If you're an auditory learner, you may be easily distracted by noise and others talking during the lecture because "your ear is out for anything going on," said Sheahan. These learners may use "mnemonics to memorize material because they like having those kinds of cues." They may not take notes because they are "absorbing the information through their ears." These learners prefer face-toface communication.

What they like: Small group activities and learning circles.

Visual Learners Think in Pictures. Visual learners gravitate toward pictures, handouts, and audiovisual presentations. They "think in visual images instead of words" and may ask the trainer to slow down so they can keep up with the note-taking, Sheahan reported. They may take notes because they "like the visual of the notes."

What they like: Graphs, tables, and charts.

Don't Dismiss Personal Styles

A learner's personal and conceptual styles can also affect her training needs. For example, "if you are an introvert, you may need to read material before you talk about it," Sheahan noted. By contrast, an extrovert is going to be "talking to think."

Either one of these styles can be disconcerting to the instructor, depending on the instructor's expectations for how people participate, she noted. "Introverts really appreciate learning circles and round robins" because it "slows down the need to talk and means you can talk without interruption, which is kind of soothing for introverts."

"Big-picture people" tend to become "bored with details unless you have explained the whole concept and they are putting the details into the concept," Sheahan said.

By contrast, detail-oriented people can become overwhelmed when you describe the big picture and instead want to "know each tree in the forest and don't talk to them about the forest."

The spectrums of people with different styles create wonderful dynamics, but also challenges for instructors trying to facilitate classroom discussions, Sheahan pointed out in her presentation.

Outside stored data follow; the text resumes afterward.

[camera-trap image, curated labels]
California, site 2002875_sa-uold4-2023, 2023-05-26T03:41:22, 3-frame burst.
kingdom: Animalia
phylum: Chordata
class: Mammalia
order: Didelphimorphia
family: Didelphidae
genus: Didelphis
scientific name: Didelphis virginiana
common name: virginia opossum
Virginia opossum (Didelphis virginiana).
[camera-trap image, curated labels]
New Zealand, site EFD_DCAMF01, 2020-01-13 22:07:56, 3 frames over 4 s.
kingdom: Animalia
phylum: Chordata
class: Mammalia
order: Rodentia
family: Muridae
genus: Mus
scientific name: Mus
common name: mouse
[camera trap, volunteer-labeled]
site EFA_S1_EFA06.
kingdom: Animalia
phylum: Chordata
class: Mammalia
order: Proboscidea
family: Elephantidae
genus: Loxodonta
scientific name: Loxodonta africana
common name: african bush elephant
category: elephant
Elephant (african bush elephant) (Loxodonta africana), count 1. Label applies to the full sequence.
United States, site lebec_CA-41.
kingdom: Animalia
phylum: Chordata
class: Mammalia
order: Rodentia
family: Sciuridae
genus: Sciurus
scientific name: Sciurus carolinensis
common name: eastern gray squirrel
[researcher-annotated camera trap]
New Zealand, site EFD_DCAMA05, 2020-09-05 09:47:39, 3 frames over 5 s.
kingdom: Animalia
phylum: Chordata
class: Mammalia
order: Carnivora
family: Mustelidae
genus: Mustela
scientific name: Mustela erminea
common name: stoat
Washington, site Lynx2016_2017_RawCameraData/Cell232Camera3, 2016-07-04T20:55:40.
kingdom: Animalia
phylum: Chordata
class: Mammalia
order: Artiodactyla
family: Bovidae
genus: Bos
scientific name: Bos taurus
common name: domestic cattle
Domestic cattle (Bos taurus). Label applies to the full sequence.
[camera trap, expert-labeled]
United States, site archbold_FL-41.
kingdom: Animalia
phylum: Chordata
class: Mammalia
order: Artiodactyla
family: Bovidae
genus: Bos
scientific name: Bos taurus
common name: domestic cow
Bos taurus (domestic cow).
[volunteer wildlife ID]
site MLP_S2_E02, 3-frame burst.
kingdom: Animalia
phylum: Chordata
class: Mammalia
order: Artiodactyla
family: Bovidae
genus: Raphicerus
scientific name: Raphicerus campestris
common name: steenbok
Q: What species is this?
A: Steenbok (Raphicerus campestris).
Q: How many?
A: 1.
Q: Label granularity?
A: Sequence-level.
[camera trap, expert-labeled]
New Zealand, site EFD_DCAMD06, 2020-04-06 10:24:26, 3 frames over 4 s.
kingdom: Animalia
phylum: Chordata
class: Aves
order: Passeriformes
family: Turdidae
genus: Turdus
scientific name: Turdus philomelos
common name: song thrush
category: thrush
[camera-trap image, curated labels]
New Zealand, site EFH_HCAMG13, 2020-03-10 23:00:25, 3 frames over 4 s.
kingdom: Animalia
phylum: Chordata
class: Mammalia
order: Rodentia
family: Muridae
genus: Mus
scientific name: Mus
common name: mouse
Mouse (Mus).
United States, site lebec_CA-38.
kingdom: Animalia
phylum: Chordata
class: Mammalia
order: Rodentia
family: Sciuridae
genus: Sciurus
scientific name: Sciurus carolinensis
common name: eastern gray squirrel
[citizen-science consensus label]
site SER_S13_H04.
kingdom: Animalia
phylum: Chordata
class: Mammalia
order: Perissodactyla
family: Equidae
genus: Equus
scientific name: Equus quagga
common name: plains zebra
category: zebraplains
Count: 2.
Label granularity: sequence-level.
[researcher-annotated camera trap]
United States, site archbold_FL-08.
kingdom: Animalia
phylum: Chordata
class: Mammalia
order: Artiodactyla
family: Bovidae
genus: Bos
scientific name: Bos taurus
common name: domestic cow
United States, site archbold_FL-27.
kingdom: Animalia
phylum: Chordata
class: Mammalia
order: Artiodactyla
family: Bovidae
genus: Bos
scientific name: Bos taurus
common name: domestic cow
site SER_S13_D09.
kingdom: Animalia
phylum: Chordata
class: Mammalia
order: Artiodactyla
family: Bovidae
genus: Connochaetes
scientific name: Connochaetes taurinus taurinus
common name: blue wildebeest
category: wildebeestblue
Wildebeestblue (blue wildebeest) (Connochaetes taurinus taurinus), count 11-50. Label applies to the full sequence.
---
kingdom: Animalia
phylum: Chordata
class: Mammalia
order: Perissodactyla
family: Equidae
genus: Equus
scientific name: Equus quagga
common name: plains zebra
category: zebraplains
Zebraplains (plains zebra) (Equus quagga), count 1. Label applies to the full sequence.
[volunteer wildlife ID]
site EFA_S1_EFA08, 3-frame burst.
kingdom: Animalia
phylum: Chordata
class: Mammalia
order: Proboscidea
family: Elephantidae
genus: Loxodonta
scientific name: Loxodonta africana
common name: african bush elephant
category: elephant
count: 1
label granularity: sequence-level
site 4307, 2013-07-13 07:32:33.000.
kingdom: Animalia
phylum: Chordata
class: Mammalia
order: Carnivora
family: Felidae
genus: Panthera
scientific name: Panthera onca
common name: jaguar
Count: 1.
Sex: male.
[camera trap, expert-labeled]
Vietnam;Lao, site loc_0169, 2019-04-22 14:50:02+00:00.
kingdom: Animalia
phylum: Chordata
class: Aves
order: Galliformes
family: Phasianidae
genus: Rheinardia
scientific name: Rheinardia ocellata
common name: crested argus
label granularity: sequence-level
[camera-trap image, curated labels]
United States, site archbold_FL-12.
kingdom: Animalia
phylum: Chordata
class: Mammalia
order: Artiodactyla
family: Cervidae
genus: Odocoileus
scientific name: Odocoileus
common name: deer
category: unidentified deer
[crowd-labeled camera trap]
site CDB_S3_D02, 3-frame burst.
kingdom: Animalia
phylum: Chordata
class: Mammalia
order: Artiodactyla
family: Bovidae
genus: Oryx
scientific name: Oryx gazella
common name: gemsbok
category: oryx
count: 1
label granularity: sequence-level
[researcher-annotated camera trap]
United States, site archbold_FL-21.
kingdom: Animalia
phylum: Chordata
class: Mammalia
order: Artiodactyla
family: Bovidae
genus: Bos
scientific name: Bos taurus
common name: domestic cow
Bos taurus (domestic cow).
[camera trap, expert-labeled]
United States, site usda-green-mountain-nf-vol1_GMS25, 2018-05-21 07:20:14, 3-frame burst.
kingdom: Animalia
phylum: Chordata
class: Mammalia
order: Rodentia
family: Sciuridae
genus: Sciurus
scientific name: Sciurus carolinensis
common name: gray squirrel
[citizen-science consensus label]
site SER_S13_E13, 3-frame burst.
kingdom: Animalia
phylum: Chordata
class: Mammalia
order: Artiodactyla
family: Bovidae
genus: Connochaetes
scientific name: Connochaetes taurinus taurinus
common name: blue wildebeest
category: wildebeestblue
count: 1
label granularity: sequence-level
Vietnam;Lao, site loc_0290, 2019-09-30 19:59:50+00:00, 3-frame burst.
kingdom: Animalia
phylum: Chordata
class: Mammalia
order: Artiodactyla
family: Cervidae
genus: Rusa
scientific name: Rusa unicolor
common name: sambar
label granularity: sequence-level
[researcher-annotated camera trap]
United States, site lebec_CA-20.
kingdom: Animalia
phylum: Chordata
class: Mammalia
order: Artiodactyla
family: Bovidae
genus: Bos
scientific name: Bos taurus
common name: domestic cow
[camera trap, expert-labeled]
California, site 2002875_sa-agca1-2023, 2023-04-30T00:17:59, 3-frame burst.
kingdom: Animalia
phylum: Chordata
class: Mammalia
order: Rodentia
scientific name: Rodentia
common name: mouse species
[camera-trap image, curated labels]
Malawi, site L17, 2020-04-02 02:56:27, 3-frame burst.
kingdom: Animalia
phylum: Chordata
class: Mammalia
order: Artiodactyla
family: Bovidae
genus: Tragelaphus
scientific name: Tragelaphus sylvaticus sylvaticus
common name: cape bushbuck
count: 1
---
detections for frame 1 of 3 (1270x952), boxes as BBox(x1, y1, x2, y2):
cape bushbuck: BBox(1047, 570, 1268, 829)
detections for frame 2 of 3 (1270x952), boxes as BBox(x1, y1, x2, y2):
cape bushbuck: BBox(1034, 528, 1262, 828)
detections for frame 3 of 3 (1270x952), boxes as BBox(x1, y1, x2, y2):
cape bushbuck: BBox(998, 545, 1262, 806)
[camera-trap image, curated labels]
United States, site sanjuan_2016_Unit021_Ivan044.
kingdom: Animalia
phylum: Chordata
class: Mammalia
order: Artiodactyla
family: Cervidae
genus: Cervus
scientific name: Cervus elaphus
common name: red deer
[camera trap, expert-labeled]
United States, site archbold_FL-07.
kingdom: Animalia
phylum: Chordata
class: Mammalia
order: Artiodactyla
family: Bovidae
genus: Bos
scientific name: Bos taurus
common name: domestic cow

Get happy: "One of an instructor's key roles is to reframe all interactions for the positive," Sheahan tells Eli. "When people are being a little hard on each other due to differences in opinions," the instructor should draw out the commonalities and "highlight the value in meaning of what people have to say." People also benefit from learning about the different personality and/or learning styles, Sheahan finds.

PHI trainers talk about those during their train the trainer, supervisory, peer mentoring, and communication program sessions. "Knowing about [the styles] helps people find it easier to understand, value, and respect each other," she says.

Providing a variety of teaching approaches can engage people with certain styles, and benefit others in the group as well. For example, says Sheahan, "just because you are not a kinetic learner doesn't mean you don't enjoy getting up and moving around" during learning sessions or find it has other unexpected positive effects on your learning. "Who wants to sit all day and listen?" she asks.

In addition, role playing and small groups "get people talking to other people," Sheahan points out. "And that building of community and relationship adds incredible value to the learning experience.

"We hear over and over that ... mixing it up ... is the most important to keeping people actively engaged," Sheahan adds.